大阪府警の発表によりますと、殺人未遂事件を起こした容疑者が母親らに「警察官に声をかけられて逃げた。バイクを隠したい。」と相談しており、実際にバイクが隠されていた現場周辺の防犯カメラには、母親の姿が映っていたということです。
証拠隠滅罪
他人の刑事事件に関する証拠を隠滅等すると証拠隠滅罪が成立します。
証拠隠滅罪は、刑法第104条に規定されており、その内容は以下の通りです。
刑法104条
他人の刑事事件に関する証拠を隠滅し、偽造し、若しくは変造し、又は偽造若しくは変造の証拠を使用した者は、3年以下の懲役又は30万円以下の罰金に処する。
大阪府警は今回の事件で、殺人未遂事件を起こした際に容疑者が乗車していたバイクを隠す行為を、証拠隠滅罪に抵触すると判断したのでしょう。
犯人蔵匿罪
刑事事件を起こした犯人をかくまって逃走の手助けをすると犯人蔵匿罪となります。
犯人蔵匿罪は、犯人隠避罪とともに刑法第103条に規定されており、その内容は以下の通りです。
刑法第103条
罰金以上の刑に当たる罪を犯した者又は拘禁中に逃走した者を蔵匿し、又は隠避させた者は、2年以下の懲役又は20万円以下の罰金に処する。
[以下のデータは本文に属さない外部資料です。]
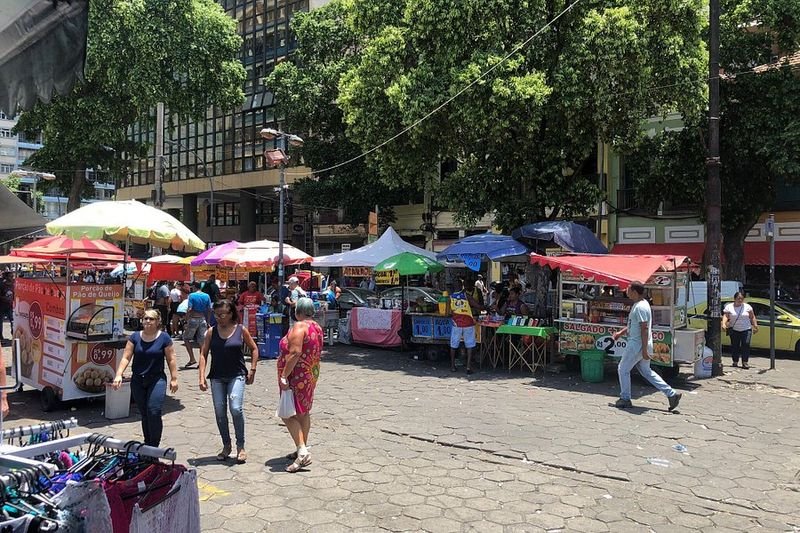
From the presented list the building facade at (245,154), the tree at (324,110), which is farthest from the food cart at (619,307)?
the building facade at (245,154)

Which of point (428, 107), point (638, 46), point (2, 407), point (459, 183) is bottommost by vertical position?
point (2, 407)

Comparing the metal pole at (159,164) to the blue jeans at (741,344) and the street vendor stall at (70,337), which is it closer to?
the street vendor stall at (70,337)

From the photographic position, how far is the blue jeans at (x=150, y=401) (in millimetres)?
5695

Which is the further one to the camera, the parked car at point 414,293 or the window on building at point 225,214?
the window on building at point 225,214

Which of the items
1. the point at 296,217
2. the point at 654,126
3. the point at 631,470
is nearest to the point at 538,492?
the point at 631,470

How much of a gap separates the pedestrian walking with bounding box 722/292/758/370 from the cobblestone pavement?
2.29 metres

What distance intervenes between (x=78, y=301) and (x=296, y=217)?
2853cm

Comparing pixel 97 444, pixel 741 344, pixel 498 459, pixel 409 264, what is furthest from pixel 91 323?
pixel 741 344

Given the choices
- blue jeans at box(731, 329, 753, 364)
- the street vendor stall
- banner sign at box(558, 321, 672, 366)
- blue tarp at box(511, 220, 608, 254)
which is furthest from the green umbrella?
the street vendor stall

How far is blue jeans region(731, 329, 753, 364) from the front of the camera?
12531 mm

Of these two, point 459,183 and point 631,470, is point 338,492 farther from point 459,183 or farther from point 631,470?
point 459,183

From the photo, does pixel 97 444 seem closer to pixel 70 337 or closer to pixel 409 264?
pixel 70 337

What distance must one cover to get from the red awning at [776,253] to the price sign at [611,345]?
11.5m

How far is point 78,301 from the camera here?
812cm
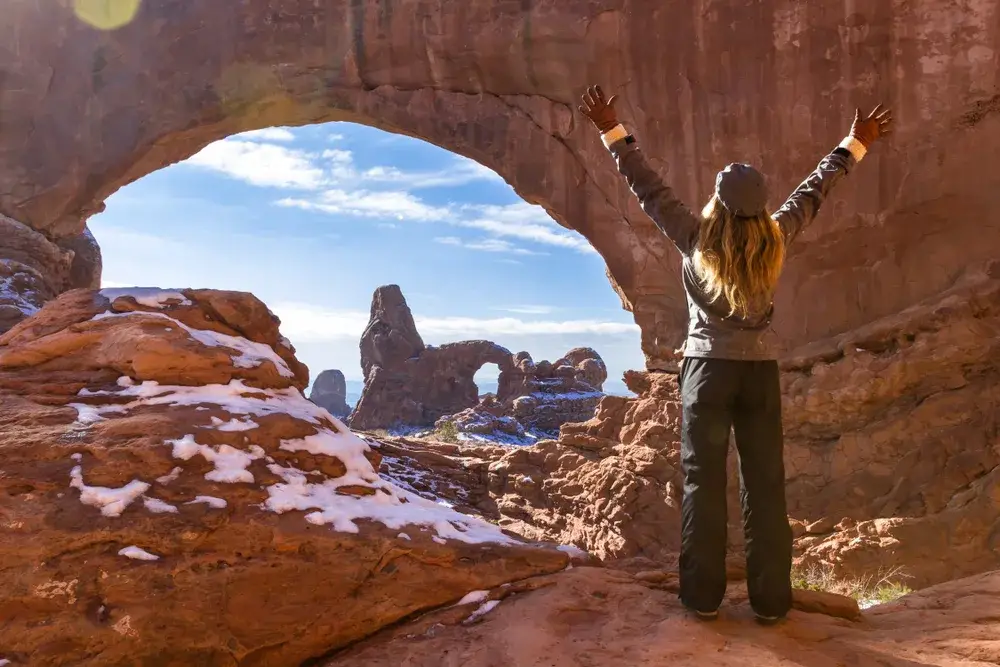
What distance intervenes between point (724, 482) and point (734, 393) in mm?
391

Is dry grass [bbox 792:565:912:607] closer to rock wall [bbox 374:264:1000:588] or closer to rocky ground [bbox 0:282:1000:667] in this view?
rock wall [bbox 374:264:1000:588]

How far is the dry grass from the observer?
491 centimetres

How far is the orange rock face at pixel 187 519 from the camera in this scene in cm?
288

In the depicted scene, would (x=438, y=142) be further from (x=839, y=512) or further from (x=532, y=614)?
(x=532, y=614)

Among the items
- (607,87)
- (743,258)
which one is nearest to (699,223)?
(743,258)

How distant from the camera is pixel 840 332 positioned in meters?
7.64

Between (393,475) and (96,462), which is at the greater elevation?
(96,462)

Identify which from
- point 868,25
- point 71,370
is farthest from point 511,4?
point 71,370

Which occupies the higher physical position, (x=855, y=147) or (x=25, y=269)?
(x=25, y=269)

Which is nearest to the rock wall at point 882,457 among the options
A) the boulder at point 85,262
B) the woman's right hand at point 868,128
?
the woman's right hand at point 868,128

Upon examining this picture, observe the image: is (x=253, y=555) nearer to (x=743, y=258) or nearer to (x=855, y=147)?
(x=743, y=258)

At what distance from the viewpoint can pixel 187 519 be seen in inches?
122

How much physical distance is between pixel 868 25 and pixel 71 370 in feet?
26.6

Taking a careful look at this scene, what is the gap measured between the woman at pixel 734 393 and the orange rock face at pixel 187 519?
969 millimetres
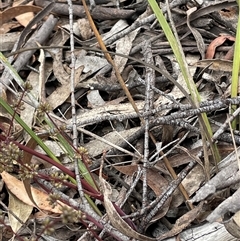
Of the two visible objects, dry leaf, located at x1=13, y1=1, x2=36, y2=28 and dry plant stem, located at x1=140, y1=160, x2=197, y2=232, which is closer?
dry plant stem, located at x1=140, y1=160, x2=197, y2=232

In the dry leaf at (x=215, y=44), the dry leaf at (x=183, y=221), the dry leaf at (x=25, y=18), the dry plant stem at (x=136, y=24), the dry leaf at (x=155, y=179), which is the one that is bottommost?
the dry leaf at (x=183, y=221)

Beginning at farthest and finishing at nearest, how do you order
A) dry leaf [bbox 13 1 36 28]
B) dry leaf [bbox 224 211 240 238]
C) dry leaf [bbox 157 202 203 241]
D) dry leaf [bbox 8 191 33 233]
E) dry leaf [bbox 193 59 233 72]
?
1. dry leaf [bbox 13 1 36 28]
2. dry leaf [bbox 193 59 233 72]
3. dry leaf [bbox 8 191 33 233]
4. dry leaf [bbox 157 202 203 241]
5. dry leaf [bbox 224 211 240 238]

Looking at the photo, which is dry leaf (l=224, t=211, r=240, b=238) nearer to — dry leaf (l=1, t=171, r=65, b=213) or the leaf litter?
the leaf litter

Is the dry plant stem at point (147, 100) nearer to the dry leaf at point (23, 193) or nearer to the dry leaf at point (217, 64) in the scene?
the dry leaf at point (217, 64)

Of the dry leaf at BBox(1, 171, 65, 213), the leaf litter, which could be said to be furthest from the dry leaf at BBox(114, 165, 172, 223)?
the dry leaf at BBox(1, 171, 65, 213)

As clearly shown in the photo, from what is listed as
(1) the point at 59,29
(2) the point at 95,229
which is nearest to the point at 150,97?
(2) the point at 95,229

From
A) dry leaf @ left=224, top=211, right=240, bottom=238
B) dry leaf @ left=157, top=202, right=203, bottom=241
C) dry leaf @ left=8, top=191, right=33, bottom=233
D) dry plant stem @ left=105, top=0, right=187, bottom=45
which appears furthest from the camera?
dry plant stem @ left=105, top=0, right=187, bottom=45

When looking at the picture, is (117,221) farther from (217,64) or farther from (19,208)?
(217,64)

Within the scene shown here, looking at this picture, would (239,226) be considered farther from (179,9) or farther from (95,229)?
(179,9)

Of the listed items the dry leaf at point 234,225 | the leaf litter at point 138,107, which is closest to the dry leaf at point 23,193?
the leaf litter at point 138,107
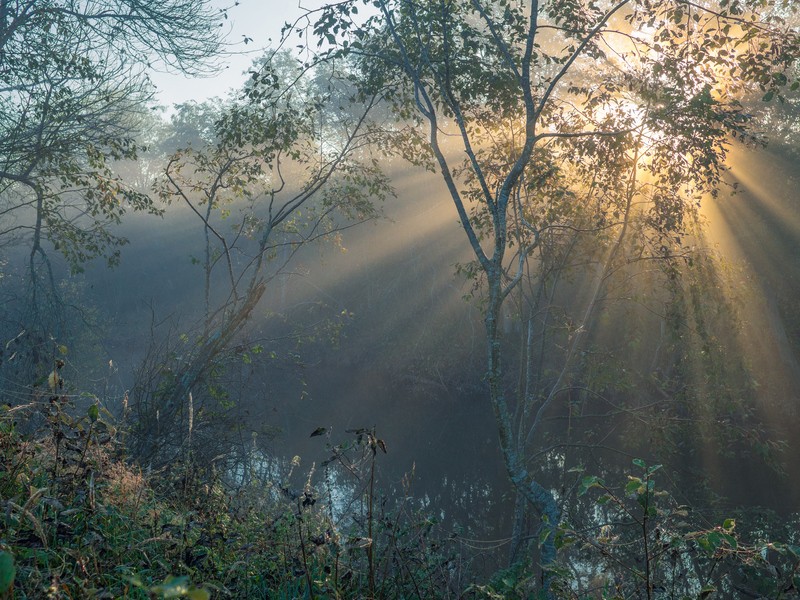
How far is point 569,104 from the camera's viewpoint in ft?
27.2

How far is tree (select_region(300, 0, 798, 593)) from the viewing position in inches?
242

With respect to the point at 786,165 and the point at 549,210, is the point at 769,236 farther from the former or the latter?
the point at 549,210

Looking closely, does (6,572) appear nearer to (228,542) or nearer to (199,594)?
(199,594)

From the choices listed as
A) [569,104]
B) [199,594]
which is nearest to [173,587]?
[199,594]

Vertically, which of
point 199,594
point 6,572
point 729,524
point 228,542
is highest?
point 6,572

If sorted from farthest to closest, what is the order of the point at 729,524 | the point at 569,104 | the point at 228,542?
1. the point at 569,104
2. the point at 228,542
3. the point at 729,524

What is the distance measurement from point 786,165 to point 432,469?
1003 cm

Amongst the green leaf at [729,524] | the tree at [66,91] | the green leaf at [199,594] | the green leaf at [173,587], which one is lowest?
the green leaf at [729,524]

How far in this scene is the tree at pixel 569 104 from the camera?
616cm

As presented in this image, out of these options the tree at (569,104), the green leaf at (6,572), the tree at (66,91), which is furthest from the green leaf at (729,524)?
the tree at (66,91)

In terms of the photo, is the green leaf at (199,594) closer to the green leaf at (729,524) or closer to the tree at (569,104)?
the green leaf at (729,524)

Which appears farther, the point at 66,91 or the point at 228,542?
the point at 66,91

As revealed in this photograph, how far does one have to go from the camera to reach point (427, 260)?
25844 millimetres

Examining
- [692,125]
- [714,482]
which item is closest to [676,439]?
[714,482]
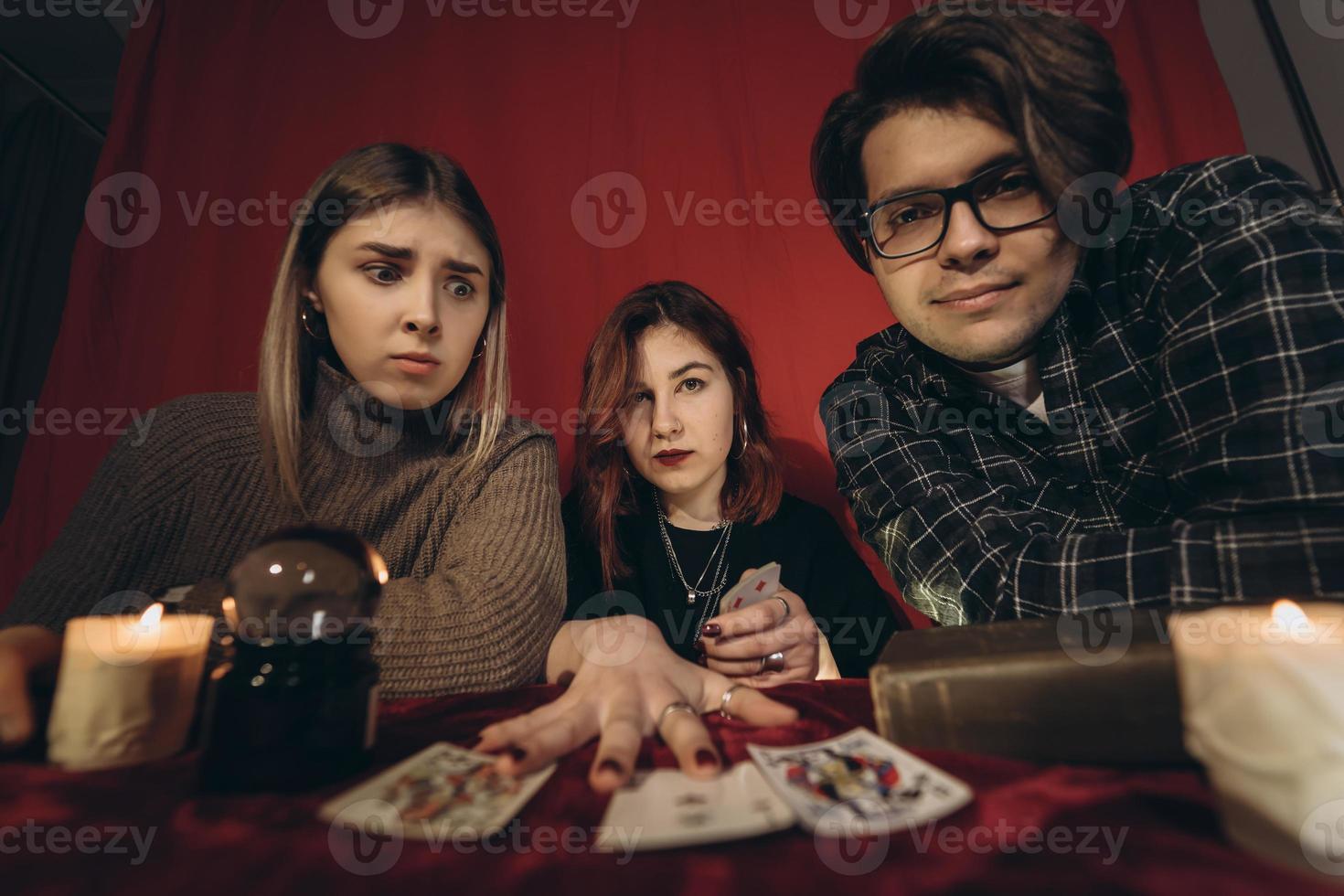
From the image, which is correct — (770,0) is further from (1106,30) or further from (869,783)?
(869,783)

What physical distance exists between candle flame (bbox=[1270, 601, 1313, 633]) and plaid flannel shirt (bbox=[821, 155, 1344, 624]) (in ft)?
1.19

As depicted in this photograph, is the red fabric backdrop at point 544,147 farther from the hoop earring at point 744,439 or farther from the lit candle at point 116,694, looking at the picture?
the lit candle at point 116,694

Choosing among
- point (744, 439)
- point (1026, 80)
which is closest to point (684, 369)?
point (744, 439)

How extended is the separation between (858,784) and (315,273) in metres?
1.31

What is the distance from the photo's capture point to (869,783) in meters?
0.48

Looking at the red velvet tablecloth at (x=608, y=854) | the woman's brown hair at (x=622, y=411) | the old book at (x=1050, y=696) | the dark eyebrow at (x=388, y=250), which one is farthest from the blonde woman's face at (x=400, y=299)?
the old book at (x=1050, y=696)

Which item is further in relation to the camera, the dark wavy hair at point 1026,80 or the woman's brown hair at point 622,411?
the woman's brown hair at point 622,411

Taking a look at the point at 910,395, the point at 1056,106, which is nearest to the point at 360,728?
the point at 910,395

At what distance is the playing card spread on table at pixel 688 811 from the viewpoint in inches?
16.1

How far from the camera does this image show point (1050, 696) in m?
0.53

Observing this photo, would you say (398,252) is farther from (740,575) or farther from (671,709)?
(740,575)

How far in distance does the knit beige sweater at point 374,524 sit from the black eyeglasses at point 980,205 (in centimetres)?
89

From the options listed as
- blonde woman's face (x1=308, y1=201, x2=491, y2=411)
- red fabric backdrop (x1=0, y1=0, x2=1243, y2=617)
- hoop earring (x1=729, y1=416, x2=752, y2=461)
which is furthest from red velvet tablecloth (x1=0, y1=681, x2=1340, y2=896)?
red fabric backdrop (x1=0, y1=0, x2=1243, y2=617)

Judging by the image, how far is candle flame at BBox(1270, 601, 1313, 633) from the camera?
416 mm
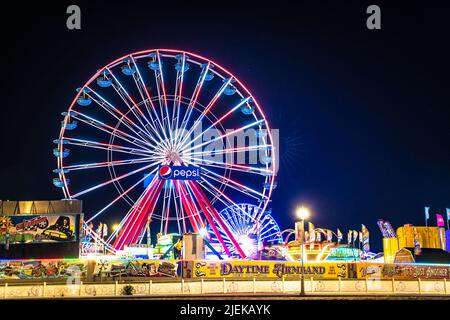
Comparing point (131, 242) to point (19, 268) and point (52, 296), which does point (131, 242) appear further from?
point (52, 296)

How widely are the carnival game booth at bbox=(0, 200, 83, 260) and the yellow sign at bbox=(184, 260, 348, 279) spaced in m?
7.58

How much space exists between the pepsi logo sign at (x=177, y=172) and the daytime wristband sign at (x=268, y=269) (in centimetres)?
743

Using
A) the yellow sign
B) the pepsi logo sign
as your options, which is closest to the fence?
the yellow sign

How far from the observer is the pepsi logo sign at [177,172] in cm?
4038

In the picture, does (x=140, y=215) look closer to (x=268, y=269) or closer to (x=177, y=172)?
(x=177, y=172)

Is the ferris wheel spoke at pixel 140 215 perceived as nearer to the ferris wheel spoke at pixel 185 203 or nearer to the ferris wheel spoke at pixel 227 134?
the ferris wheel spoke at pixel 185 203

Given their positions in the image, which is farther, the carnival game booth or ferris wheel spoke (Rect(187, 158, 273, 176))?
ferris wheel spoke (Rect(187, 158, 273, 176))

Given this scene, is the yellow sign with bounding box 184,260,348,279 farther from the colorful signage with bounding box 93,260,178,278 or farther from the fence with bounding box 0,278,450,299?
the fence with bounding box 0,278,450,299

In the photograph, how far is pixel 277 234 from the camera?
78.3m

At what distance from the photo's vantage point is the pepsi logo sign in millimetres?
40375

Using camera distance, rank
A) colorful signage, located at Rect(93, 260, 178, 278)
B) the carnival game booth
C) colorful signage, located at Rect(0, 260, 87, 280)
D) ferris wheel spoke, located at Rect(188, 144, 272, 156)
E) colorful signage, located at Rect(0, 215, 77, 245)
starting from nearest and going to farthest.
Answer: colorful signage, located at Rect(0, 260, 87, 280)
colorful signage, located at Rect(93, 260, 178, 278)
the carnival game booth
colorful signage, located at Rect(0, 215, 77, 245)
ferris wheel spoke, located at Rect(188, 144, 272, 156)

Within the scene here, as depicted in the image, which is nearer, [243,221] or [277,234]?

大阪府警は今回の事件で、殺人未遂事件を起こした際に容疑者を自宅にかくまった行為を、犯人蔵匿罪に抵触すると判断したのでしょう。
親族による犯罪の特例
証拠隠滅等罪等をした者が犯人の親族である場合には、その刑が免除されることがありますが、これは義務的なものではなく、裁判官の裁量によります。